The Spiritual Rollercoaster
The spiritual journey is like a rollercoaster. There are very high highs and very low lows, and as you move through life, you are often riding between these two extremes through a series of twists, turns, and loop-the-loops.
I recently found myself in what I called “spiritual hibernation,” where I had no desire to grow in my relationship with Jesus, no desire to pray, and no desire to learn about my faith. Perhaps you have found yourself in this low of “hibernation” or currently find yourself there. I reflected on this lack of desire a lot and decided that it was a side effect of my frustration with God for “not answering” my recent and persistent personal prayer requests. What resulted was an immature, childlike response of “Fine, if you won’t talk to me, then I won’t talk to you!”
While I certainly was not (and never will be) willing to throw it all away, I felt as if my faith has been put on a shelf for me to admire from a distance. My faith is very much integrated in my daily life, especially working in campus ministry, so every day, I mentor students, pray with them, and try to follow the Holy Spirit’s guidance in everything I say and do. However, I felt like I was just walking through the motions and not actually living into it or pursuing it further. What I was experiencing was “desolation,” or “spiritual dryness/emptiness.”
I shared my feelings with my spiritual director, and we discussed how God might be asking me the question, “Can you remain my faithful servant even amidst this feeling of desolation?” It is certainly easy to remain faithful in the moments of consolation, when God’s presence is clearly revealed to us. I think of consolation as a “honeymoon phase” in a relationship, but like any relationship, feelings come and go. What remains is the vow or deep commitment to one another, despite the feelings, and it is that commitment that fuels perseverance.

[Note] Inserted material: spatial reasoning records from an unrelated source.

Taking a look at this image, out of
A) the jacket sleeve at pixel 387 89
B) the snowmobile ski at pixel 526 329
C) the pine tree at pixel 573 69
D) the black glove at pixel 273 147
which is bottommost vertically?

God uses our emptiness and lack of desire to purify our hearts, for the willingness to remain faithful, even among desolation, makes it more beautiful in the end. I reminded myself of the many moments of consolation I have felt in my life and intentionally prayed for those who have never experienced this. We can use these moments of desolation to unite ourselves with those who have no real experience of God, those who don’t know God, or those who experience this emptiness daily. Particularly on a college campus, there are thousands of students who are experiencing this, so it gave me a chance to empathize with them, while also holding on to the sweetness of knowing God’s eternal presence.
This mentality reminded me of Jesus’ ministry. Even Jesus, in all of his omnipotence and omniscience, desired to make himself small so that he could empathize with his people. He humbled himself and became human so that he could experience all that humanity had to offer, both the joy and the suffering. Jesus walks with us through our periods of desolation, as even he once cried out “Father, why have you abandoned me?”
I was also reminded of the desert mothers and fathers, who, during their lifetime, retreated to the desert to be alone with God. Surely, even they experienced moments of desolation since they were completely isolated from everything. I am sure the question, “God, are you even there?” crossed their minds at least one point or another during their lifetimes, and yet, their steadfast loyalty, determination, and commitment to their faith makes their lives so fascinating and inspiring.
I thought of and prayed to Mother Teresa, who also experienced deep feelings of desolation and a lack of God’s presence during her ministry, and yet, she used this emptiness to empathize with the poorest of the poor, who she encountered daily. She offered her feelings of desolation for them and used these feelings to fuel a desire to persevere in prayer and dedication to God’s will for her life.
I am in a spiritual director training class called Christos, and during this recent time of spiritual dryness, we just so happened to be reading and learning about St. John of the Cross’ Dark Night of the Soul, and one reflection talked about how God intentionally keeps us in the dark because if we become aware of what He is doing in us, we are likely to either oppose His work through fear or try to accomplish it ourselves by our own means and according to our own timetable.
Upon reading this, I began to wonder if this is why I had been in a period of desolation for so long. I had been asking God for answers about my health and my future vocation, and yet I had not felt that God was answering me. Maybe He was intentionally keeping me in the dark so that I could further trust in His plan and timing. Both my spiritual director and other close priest friends reminded me how a period of desolation, or a dark night of the soul, is a time of purification, and can and should be often seen as a gift from God.
So if you find yourself riding through a time of spiritual dryness, use it as a reminder to trust that God is at work in you and for you and recognize it as an opportunity to refocus, to trust more, and to remain patient.